5 Signs that the Second Screen Enhances TV for Viewers, Producers, and Advertisers
If the World Cup serves as any indication, it’s an immutable truth that the second screen has become a big part of our viewing experience. Does that suggest that viewers are tuning out or splitting mindshare between multiple devices? On the contrary, a slew of recent research from Nielsen suggests that the increased prevalence of the second screen is creating a virtuous cycle of added value to viewers, producers, and advertisers alike.
Here are five data points from the first half of 2014 that reinforces the impact of social media on our viewing behavior.
1. Viewers are more aware of television shows and tune in more.
A quarter of TV viewers report being more aware of programming and, as a result, they are watching more TV both on-demand and in real-time. Does your colleague’s play-by-play tweet game throw off your viewing game? Spoiler alert: most people say it doesn’t dissuade their viewing activity. In fact 15 percent of viewers enjoy television more when social media is involved, as it increasingly is. (Pro tip: Want to control your second screen experience? Use Twitter’s mute option to quiet your coworker until you have a chance to fire up the DVR.)
2. The Second Screen adds value – it’s not just a distraction.
What are viewers actually doing on their devices while watching TV? Many indulge in digital wanderlust by surfing the web but others are using their devices to get more out of the viewing experience. They are looking up details about actors, or athletes, tuning in to the conversation on social, or buying products advertised during the program. For nearly 1/5 of viewers (17 percent), the TV is actually the second screen, with viewers tuning in as a result of social conversation.
3. TV producers get instant feedback from viewers.
In June of this year, Nielsen revealed TV’s biggest moments on Twitter.

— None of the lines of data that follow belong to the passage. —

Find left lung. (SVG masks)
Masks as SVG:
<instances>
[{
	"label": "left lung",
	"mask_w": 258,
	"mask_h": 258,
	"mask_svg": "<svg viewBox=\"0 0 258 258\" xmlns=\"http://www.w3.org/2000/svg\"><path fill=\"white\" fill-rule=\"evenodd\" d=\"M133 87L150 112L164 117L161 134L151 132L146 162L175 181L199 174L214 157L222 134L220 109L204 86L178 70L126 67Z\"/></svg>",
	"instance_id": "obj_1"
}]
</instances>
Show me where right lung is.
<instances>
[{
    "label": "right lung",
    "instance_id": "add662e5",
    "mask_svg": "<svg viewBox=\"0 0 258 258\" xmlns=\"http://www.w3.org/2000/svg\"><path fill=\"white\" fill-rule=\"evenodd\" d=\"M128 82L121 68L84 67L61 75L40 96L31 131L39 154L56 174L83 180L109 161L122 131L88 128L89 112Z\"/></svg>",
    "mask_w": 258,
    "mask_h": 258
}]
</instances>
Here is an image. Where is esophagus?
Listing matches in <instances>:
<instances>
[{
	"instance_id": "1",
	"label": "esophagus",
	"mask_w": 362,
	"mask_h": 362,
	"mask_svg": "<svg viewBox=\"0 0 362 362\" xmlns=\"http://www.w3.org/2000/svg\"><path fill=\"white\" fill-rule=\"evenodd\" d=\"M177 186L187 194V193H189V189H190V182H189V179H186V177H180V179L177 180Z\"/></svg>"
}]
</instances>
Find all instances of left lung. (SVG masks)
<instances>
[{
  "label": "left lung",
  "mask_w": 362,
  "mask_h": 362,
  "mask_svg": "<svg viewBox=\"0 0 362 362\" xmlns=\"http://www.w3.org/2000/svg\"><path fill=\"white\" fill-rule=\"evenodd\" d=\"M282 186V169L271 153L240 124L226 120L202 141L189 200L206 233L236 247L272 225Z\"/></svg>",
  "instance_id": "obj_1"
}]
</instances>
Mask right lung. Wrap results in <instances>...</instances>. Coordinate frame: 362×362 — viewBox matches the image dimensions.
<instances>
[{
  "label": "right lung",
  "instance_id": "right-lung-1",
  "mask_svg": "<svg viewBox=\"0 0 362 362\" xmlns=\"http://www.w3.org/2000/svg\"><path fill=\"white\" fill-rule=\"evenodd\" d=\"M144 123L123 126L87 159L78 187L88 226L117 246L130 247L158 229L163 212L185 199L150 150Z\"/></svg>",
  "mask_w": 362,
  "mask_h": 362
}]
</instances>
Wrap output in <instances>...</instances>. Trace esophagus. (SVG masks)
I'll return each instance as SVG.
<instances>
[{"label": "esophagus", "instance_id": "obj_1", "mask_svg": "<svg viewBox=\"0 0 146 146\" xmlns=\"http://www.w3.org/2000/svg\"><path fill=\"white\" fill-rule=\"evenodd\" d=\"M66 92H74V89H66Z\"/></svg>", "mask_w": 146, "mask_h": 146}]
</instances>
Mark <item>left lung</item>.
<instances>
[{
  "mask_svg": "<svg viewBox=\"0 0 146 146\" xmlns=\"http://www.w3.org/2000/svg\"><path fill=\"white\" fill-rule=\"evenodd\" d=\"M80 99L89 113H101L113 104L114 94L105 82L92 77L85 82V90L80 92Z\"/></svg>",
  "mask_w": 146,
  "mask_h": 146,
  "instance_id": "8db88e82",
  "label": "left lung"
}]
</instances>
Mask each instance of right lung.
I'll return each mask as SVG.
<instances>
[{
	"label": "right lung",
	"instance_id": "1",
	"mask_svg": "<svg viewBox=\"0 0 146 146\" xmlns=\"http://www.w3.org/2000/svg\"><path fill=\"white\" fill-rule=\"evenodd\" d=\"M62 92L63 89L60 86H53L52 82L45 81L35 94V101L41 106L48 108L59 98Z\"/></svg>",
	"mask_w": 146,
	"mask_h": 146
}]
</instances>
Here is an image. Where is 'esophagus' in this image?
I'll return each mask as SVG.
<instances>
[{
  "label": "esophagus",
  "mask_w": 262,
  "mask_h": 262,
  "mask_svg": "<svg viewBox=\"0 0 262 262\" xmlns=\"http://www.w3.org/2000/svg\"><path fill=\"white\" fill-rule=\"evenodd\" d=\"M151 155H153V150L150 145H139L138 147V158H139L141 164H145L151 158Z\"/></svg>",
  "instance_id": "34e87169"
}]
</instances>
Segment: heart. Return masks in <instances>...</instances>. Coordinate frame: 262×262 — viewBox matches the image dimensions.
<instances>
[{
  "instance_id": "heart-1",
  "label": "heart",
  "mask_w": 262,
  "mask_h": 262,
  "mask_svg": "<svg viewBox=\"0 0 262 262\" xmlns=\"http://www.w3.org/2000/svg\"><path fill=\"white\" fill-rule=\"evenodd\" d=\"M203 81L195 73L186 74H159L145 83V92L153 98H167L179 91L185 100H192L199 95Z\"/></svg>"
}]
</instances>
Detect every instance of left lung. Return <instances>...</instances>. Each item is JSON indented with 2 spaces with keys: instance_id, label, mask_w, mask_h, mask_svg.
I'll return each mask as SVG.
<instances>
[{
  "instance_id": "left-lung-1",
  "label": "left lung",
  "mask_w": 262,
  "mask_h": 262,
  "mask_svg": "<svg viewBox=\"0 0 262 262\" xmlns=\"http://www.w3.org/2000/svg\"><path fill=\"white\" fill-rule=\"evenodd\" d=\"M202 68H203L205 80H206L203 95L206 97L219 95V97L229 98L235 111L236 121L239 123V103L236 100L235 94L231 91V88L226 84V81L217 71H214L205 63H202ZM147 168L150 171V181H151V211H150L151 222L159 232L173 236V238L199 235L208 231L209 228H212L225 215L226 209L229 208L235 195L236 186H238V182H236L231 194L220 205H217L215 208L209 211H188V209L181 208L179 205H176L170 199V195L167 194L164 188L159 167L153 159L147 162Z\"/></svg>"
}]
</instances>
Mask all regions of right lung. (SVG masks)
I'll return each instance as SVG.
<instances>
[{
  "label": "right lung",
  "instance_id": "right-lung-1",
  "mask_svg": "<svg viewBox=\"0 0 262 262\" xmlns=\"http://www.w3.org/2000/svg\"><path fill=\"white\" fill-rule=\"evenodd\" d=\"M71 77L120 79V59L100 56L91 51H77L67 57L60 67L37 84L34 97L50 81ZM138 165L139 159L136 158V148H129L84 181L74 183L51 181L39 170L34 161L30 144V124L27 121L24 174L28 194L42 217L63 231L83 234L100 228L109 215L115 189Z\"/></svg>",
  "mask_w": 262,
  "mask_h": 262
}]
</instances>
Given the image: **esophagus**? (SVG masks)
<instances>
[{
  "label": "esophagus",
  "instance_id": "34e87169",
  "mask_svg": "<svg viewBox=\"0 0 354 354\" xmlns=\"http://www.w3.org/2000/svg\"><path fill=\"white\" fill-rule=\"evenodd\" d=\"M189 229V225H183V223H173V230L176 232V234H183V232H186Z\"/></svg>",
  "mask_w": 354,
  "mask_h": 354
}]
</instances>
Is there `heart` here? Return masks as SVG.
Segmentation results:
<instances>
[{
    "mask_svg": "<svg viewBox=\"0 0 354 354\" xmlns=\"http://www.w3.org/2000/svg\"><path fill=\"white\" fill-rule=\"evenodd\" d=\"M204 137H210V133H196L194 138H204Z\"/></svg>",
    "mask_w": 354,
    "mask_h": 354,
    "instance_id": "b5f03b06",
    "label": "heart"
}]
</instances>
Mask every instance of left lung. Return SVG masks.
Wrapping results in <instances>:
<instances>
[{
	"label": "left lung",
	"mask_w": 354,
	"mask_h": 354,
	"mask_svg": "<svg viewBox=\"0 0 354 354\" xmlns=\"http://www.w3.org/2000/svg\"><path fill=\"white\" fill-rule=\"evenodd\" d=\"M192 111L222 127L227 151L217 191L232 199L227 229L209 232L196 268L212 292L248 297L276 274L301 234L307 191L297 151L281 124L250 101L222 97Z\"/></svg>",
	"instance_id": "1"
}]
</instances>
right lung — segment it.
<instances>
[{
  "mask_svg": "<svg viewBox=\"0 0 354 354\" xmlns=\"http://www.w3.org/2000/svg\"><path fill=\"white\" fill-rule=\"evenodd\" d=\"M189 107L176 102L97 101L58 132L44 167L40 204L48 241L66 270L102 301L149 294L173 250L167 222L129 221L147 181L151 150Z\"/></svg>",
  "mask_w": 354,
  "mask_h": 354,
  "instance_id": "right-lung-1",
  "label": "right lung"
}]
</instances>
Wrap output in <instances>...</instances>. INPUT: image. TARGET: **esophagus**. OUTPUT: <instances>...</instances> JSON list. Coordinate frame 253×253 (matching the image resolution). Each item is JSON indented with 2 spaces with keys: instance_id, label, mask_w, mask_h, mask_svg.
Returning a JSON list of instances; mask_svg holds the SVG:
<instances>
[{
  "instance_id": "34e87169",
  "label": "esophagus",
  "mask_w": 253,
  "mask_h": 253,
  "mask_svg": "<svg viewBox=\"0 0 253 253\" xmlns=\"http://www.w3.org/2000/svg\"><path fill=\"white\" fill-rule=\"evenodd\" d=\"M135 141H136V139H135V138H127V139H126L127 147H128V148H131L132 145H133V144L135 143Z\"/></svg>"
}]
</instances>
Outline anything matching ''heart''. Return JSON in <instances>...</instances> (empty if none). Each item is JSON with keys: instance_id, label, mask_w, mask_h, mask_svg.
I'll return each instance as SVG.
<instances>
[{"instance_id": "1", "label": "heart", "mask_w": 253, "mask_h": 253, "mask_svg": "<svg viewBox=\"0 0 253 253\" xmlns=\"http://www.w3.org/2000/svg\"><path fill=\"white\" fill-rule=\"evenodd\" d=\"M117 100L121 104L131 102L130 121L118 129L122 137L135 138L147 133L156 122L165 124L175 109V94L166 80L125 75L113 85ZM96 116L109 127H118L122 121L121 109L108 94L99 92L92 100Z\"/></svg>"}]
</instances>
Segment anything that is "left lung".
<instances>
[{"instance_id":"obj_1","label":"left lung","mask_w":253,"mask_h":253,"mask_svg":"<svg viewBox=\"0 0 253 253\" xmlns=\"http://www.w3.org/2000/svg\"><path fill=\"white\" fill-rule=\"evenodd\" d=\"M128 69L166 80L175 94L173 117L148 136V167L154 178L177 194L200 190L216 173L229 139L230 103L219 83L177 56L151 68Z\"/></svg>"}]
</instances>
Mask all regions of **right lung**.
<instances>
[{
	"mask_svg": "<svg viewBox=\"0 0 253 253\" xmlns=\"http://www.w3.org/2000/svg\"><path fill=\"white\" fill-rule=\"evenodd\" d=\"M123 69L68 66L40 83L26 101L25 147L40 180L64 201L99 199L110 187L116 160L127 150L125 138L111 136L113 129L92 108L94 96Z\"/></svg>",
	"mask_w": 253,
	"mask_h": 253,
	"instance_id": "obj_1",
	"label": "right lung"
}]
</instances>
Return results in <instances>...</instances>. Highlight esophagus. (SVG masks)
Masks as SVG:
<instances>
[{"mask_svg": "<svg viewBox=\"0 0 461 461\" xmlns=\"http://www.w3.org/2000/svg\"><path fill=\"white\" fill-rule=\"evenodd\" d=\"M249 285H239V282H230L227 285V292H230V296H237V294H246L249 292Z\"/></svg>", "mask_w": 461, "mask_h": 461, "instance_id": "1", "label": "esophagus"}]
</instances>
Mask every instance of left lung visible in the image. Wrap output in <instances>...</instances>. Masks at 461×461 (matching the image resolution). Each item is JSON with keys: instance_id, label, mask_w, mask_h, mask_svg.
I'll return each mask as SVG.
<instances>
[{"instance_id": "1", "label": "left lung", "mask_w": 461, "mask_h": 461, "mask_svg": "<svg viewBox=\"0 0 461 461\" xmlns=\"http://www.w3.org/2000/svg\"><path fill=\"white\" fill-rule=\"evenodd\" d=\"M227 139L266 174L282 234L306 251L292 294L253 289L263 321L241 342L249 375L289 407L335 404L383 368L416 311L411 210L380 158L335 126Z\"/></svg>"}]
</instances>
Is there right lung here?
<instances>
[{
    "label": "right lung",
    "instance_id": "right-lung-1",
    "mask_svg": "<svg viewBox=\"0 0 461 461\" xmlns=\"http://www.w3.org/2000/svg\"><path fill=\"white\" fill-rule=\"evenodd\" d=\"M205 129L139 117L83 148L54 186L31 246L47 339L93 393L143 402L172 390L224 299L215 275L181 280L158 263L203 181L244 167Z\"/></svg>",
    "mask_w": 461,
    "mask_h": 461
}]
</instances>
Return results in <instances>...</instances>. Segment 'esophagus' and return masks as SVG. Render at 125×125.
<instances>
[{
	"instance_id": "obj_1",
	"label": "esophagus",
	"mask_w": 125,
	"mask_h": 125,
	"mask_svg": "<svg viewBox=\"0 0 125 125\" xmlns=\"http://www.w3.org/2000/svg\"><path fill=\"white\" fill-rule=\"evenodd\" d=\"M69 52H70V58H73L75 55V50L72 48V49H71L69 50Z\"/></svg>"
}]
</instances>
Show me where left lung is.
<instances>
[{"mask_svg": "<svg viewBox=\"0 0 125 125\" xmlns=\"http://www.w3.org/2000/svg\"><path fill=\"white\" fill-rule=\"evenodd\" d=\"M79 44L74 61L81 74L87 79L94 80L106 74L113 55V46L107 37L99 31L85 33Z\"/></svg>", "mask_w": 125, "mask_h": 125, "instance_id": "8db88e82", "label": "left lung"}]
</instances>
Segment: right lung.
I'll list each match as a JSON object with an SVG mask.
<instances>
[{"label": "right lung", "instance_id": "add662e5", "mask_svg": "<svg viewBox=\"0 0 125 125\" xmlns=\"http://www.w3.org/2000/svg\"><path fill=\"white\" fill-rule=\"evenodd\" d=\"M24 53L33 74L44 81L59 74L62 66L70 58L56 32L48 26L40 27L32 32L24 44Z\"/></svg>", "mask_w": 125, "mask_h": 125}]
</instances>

TV producers now have instant access to audience feedback that can be used to improve the consumer TV experience and drive continued viewership.
How instant is that feedback? Try 310,000 Tweets per minute, the record setting pace of Tweets sent using the hashtag #VoiceSave during an episode of NBC’s The Voice. Producers gave viewers the power to instantly influence the outcome of the show and viewers turned up in droves on Twitter to make their voice heard.
4. Social TV authors are more vocal about brands.
What does all of this mean for advertisers? Twitter users that Tweet about TV are more likely to Tweet about brands. In fact, they account for 78 percent of all Tweets about brands in a given month. This is one of the main reasons that Twitter’s Amplify program has been so successful for its media and brand partners. By bringing the right brands together with the right content, brands are benefiting from the overlap in conversation with more valuable and relevant impressions. Getting in front of these Twitter TV authors, on both screens, is a powerful opportunity to connect with social brand ambassadors.
— Nielsen Social (@NielsenSocial) July 14, 2014
5.Twitter TV authors have more influence.
The story for advertisers gets better. People who Tweet about brands and TV programs have nearly twice as many followers as those who Tweet about brands alone. As a result, social TV authors are bigger mouthpieces for valuable word of mouth marketing.